(Scene question records)
--- Begin ---
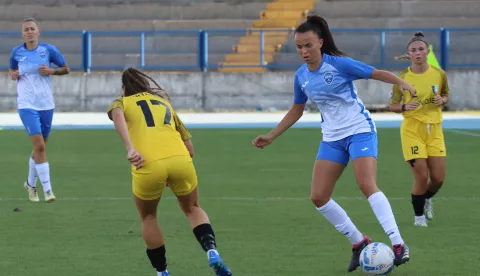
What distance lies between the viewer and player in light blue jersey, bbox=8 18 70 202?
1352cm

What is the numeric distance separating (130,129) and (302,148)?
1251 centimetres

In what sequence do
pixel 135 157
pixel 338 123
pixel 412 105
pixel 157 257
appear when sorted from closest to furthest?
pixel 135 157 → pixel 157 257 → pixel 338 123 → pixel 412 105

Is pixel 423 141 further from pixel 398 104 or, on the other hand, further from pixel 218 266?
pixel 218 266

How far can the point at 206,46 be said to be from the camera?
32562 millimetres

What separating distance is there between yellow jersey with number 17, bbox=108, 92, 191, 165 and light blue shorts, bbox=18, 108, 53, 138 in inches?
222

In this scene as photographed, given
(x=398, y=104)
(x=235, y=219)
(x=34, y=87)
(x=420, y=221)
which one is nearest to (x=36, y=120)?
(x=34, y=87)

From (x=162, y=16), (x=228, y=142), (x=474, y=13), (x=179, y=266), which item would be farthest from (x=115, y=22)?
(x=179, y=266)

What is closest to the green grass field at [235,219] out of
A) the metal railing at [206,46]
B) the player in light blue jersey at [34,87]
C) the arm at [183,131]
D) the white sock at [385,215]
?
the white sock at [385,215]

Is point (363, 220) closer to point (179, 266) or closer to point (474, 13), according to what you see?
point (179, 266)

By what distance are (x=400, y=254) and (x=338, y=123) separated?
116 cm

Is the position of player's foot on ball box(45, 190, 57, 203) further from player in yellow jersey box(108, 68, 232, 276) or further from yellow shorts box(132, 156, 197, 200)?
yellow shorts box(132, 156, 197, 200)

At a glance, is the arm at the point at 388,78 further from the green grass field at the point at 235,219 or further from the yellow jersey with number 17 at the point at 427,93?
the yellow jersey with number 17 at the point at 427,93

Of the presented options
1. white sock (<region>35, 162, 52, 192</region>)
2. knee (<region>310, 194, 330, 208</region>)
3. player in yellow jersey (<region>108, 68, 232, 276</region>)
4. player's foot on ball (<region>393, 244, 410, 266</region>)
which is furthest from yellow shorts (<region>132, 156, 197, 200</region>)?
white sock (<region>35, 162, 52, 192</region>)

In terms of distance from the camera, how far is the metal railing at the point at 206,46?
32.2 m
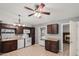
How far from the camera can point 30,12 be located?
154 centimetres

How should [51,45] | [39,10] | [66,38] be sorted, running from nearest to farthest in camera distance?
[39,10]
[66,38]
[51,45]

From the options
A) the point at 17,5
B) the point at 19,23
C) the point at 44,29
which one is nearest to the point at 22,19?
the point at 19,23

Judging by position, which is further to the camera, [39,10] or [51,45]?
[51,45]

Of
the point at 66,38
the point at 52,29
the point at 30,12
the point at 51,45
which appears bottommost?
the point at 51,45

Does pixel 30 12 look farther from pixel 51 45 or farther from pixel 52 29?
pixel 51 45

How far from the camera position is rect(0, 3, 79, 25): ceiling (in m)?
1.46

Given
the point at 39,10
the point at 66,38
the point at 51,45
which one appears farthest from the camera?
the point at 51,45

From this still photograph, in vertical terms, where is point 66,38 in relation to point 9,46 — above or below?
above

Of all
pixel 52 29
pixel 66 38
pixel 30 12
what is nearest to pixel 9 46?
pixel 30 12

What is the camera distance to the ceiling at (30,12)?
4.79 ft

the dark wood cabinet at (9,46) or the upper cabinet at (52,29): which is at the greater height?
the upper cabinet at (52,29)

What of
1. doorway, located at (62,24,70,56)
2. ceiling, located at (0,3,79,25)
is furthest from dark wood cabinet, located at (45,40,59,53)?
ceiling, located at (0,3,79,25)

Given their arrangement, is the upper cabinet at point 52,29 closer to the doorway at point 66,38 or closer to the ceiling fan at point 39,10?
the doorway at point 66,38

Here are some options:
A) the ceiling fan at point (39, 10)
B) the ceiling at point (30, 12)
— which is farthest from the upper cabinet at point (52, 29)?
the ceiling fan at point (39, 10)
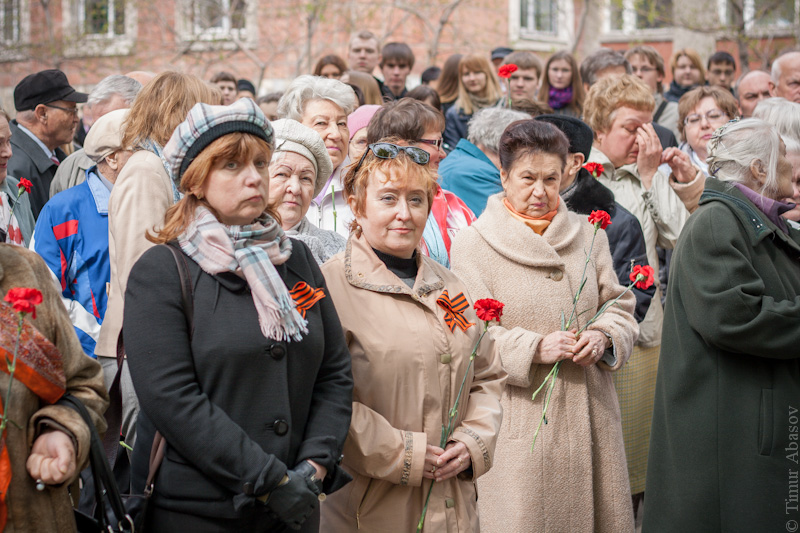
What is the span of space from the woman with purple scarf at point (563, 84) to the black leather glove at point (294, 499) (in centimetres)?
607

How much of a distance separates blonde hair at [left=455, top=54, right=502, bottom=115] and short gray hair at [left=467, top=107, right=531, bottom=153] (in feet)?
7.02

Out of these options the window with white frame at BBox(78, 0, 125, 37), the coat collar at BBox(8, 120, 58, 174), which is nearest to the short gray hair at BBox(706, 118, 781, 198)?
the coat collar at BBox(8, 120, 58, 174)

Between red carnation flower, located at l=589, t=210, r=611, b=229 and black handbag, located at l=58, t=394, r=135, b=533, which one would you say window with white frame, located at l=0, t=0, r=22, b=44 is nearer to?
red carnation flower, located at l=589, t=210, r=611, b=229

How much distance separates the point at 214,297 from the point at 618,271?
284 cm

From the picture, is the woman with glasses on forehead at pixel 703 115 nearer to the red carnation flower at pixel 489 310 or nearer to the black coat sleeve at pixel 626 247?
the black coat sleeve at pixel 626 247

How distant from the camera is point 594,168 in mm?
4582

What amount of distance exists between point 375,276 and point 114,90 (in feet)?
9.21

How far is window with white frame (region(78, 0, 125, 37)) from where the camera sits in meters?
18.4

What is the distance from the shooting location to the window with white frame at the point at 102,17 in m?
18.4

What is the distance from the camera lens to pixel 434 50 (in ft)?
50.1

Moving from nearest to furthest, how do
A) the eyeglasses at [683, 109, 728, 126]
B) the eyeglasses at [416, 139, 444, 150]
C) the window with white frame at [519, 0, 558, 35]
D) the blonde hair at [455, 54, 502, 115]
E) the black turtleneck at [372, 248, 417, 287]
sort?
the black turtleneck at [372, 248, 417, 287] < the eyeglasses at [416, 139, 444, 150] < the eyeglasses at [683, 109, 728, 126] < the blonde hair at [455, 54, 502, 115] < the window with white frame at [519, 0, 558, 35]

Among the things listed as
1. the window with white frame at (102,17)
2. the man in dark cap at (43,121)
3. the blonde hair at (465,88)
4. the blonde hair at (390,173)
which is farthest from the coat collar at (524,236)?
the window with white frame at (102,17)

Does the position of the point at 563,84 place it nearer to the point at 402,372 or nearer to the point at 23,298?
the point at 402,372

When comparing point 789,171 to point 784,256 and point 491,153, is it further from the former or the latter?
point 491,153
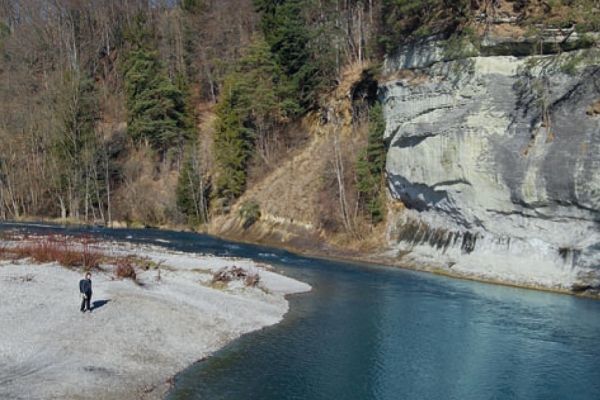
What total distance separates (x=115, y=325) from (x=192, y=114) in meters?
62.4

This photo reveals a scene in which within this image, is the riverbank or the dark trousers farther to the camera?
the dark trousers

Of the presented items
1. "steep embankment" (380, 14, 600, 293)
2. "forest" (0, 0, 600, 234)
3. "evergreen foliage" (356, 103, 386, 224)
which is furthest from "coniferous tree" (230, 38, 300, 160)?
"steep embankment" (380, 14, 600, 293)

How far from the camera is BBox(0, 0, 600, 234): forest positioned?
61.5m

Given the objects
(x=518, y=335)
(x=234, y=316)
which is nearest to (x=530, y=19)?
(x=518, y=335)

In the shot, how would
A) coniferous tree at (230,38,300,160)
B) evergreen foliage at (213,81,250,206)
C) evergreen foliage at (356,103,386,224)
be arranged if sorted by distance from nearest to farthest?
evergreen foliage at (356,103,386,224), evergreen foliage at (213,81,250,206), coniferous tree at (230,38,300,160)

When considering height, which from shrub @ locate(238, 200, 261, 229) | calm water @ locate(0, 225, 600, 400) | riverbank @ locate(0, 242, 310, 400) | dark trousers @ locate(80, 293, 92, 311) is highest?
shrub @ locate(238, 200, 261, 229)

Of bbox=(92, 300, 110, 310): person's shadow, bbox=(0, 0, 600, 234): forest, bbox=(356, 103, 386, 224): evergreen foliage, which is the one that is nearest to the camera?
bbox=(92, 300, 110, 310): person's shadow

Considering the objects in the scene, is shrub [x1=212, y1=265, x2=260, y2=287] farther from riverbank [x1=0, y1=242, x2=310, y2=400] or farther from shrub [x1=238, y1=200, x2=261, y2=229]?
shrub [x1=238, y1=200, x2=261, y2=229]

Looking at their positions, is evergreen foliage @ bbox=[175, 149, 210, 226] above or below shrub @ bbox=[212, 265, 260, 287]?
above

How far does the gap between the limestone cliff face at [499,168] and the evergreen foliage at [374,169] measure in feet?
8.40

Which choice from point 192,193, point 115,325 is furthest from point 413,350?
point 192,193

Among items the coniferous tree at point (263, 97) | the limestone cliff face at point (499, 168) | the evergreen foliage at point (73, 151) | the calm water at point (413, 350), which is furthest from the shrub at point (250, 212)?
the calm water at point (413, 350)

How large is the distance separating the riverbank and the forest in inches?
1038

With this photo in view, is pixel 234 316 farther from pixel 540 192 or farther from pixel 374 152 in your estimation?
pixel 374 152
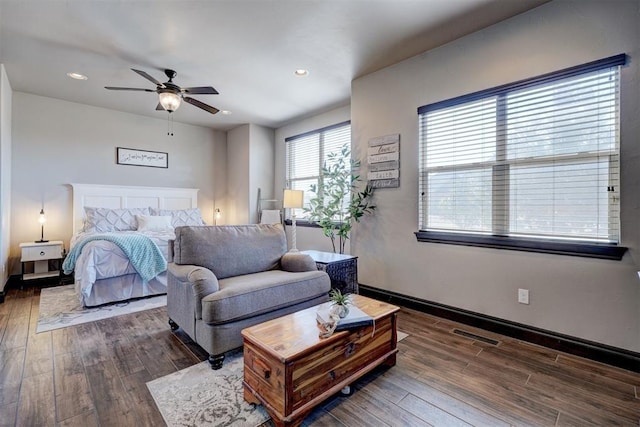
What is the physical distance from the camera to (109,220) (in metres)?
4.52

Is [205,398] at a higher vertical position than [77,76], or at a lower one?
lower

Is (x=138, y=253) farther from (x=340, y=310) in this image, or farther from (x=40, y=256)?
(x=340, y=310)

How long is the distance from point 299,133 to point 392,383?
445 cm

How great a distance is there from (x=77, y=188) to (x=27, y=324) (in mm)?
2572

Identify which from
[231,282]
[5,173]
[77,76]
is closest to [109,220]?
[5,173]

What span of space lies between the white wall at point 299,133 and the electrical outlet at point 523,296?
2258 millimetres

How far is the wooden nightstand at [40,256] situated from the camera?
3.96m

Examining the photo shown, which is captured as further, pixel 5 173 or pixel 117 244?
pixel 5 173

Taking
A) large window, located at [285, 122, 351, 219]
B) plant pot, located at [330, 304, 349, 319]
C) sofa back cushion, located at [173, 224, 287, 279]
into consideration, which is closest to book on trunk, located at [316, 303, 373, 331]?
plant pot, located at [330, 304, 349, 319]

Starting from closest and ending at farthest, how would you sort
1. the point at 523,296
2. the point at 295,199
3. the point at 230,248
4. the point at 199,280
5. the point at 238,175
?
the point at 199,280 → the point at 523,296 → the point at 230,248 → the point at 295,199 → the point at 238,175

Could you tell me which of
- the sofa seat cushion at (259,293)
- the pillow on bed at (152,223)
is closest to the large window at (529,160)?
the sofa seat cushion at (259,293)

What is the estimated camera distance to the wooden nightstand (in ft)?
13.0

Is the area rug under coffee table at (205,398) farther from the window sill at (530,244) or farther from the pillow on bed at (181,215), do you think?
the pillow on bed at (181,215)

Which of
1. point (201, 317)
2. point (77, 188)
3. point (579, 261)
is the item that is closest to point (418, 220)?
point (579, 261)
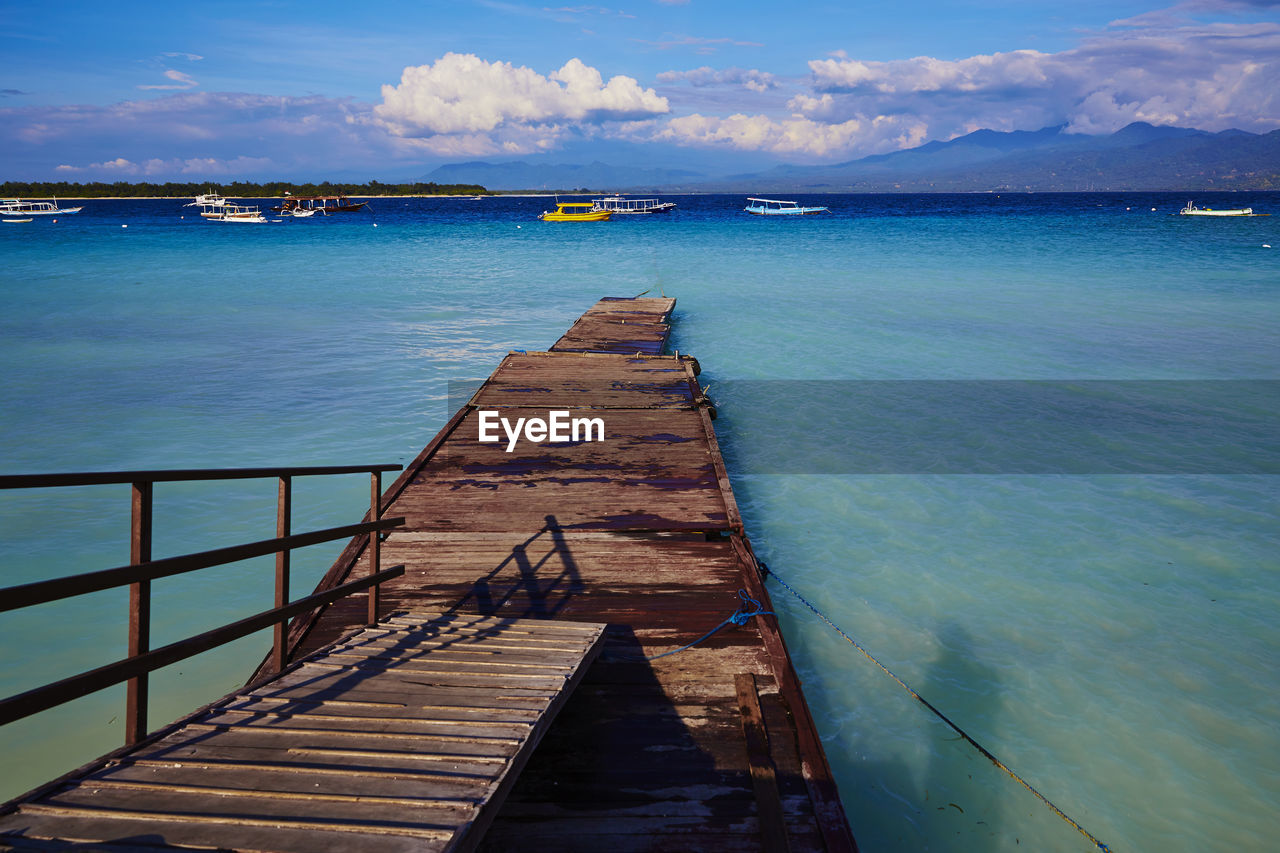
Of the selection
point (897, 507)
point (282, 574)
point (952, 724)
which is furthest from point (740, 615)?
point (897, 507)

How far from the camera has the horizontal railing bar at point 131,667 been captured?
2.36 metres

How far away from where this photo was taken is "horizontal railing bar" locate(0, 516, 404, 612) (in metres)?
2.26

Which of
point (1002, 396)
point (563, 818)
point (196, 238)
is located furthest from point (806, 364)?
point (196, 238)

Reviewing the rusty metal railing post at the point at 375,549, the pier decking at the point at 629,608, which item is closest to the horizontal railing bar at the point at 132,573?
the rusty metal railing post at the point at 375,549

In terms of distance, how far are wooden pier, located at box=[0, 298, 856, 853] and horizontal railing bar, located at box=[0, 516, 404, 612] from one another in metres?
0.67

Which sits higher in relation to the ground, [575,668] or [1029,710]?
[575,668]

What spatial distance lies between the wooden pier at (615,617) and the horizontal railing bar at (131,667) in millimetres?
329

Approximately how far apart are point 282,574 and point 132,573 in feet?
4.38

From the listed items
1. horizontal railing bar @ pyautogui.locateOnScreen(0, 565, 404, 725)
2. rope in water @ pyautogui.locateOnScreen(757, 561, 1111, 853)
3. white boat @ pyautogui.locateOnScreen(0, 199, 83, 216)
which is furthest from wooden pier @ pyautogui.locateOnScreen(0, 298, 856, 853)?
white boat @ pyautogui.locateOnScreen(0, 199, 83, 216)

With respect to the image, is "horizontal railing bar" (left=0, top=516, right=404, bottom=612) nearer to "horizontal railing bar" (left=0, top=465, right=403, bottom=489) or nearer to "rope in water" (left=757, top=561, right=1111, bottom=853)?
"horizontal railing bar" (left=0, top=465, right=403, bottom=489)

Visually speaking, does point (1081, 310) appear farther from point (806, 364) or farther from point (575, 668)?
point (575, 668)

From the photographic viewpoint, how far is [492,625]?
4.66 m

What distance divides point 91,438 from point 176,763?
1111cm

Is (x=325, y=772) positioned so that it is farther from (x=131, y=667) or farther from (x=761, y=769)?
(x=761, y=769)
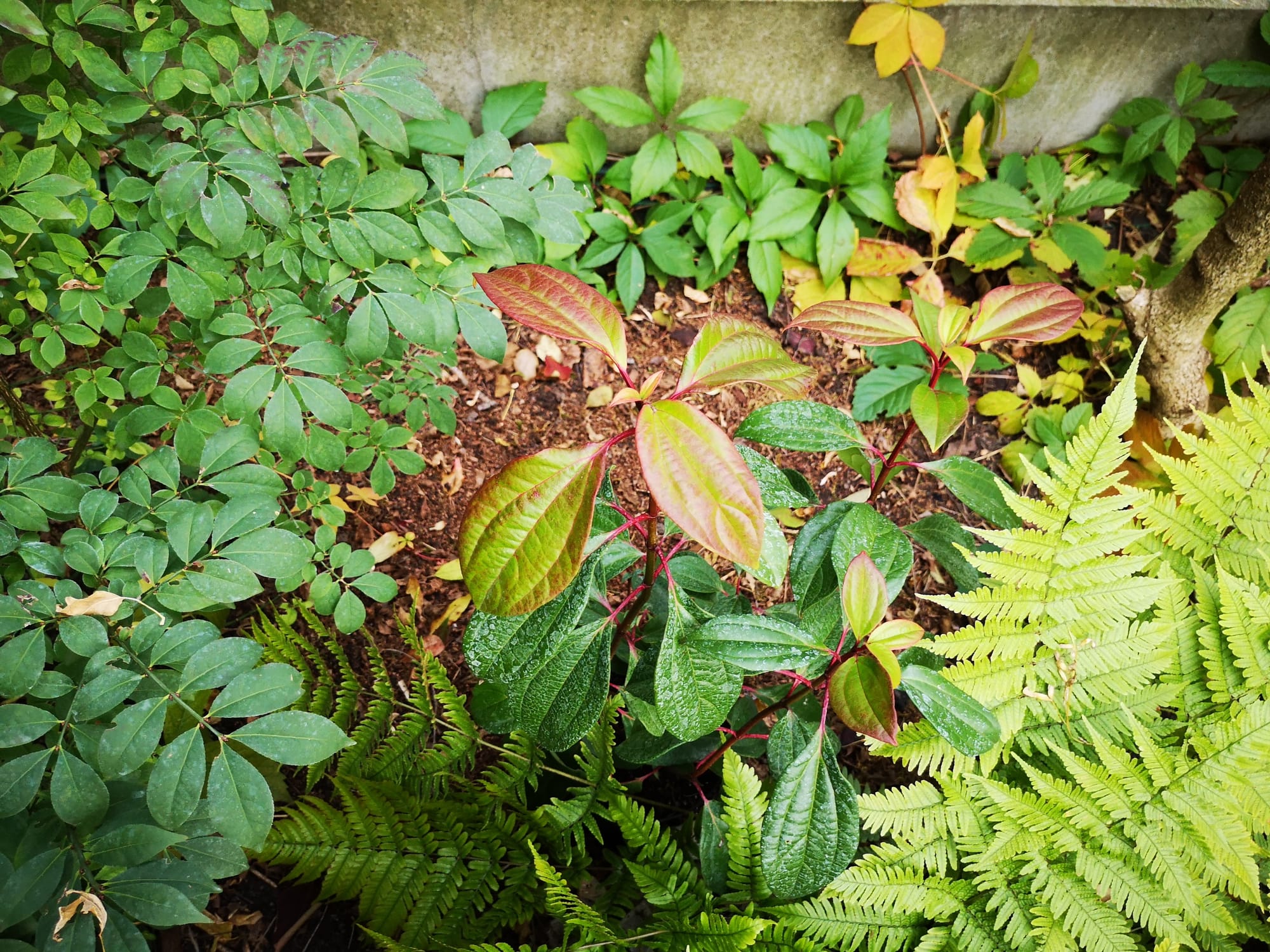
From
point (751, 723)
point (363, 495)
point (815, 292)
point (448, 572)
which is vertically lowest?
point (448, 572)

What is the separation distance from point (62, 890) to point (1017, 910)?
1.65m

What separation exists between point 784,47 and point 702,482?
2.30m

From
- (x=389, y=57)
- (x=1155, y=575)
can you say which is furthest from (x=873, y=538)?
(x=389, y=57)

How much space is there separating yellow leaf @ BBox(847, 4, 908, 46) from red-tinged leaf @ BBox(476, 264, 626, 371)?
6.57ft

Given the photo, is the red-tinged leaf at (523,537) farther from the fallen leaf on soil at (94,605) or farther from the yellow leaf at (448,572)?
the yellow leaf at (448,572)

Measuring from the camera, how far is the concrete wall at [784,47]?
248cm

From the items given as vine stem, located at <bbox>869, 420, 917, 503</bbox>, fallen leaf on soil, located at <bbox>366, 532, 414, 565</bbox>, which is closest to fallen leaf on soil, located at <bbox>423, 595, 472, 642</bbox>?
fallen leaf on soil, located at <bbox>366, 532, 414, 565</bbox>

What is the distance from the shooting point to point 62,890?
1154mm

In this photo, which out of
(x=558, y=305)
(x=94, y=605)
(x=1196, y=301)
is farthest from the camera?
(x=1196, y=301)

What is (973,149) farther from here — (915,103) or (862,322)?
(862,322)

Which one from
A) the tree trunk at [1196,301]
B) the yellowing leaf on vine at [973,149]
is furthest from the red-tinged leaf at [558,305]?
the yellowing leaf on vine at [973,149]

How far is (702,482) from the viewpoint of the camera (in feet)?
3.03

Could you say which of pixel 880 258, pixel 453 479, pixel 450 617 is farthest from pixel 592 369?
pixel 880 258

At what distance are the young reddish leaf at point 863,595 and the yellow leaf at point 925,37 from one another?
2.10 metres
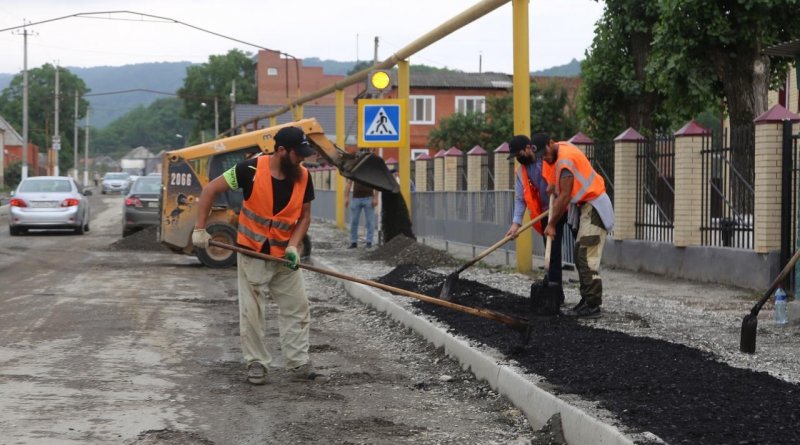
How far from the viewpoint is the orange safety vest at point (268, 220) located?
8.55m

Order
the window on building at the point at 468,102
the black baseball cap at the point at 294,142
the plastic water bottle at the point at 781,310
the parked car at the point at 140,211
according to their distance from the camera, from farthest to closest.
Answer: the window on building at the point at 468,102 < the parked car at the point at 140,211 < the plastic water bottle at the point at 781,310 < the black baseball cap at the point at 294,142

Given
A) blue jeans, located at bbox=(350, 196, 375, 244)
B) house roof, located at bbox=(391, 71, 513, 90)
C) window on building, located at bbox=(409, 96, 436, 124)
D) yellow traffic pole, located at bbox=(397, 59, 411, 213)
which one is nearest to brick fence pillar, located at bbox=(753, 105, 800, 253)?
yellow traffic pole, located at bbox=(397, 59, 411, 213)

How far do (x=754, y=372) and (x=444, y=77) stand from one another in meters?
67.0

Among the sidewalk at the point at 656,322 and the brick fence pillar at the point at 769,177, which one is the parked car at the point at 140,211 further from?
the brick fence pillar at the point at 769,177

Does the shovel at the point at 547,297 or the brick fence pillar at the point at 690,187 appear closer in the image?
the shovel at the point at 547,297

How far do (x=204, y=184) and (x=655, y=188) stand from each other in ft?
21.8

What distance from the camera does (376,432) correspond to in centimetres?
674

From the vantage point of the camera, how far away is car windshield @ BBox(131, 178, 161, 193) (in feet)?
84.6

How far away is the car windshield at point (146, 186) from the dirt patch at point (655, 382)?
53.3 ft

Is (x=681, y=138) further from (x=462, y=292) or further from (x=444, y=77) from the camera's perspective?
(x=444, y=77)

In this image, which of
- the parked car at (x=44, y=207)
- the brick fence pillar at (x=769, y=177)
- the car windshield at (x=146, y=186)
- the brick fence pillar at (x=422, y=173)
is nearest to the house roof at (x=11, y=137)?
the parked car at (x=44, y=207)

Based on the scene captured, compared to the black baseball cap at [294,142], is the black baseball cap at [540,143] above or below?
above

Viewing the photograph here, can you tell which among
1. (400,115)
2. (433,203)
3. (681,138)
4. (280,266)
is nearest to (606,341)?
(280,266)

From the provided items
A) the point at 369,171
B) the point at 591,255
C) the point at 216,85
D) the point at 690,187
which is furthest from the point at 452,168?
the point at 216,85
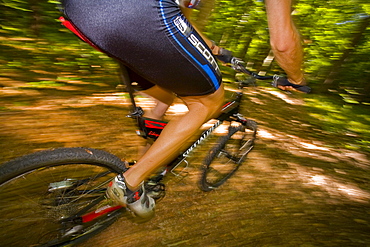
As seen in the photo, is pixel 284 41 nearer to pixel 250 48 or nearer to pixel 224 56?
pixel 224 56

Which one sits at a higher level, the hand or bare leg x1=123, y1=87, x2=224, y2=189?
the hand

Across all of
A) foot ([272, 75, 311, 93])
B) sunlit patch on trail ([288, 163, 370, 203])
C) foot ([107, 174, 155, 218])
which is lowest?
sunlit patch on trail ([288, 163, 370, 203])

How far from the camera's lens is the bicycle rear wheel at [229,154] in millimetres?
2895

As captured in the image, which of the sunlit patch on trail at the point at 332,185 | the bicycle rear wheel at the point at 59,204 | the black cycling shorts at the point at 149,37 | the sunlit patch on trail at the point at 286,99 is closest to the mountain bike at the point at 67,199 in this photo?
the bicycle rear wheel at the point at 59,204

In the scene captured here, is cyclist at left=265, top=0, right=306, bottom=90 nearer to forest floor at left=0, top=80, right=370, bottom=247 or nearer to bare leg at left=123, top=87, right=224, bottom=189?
--- End ---
> **Short problem**
Reproduce the data word for word, starting with its first line and going on through the line that contains "32562 millimetres", and include that line. Leave the pictures out of your answer.

> **Exercise output**
What distance lies between the viewer and player in light blue jersey, bbox=8 18 70 202?
1352cm

What is the numeric distance separating (130,129) and (302,148)?
1251 centimetres

In what sequence do
pixel 135 157
pixel 338 123
pixel 412 105
pixel 157 257
appear when sorted from closest to furthest?
pixel 135 157 → pixel 157 257 → pixel 338 123 → pixel 412 105

Is pixel 423 141 further from pixel 398 104 or, on the other hand, further from pixel 218 266?
pixel 218 266

How far can the point at 206,46 be said to be from the camera?
32562 millimetres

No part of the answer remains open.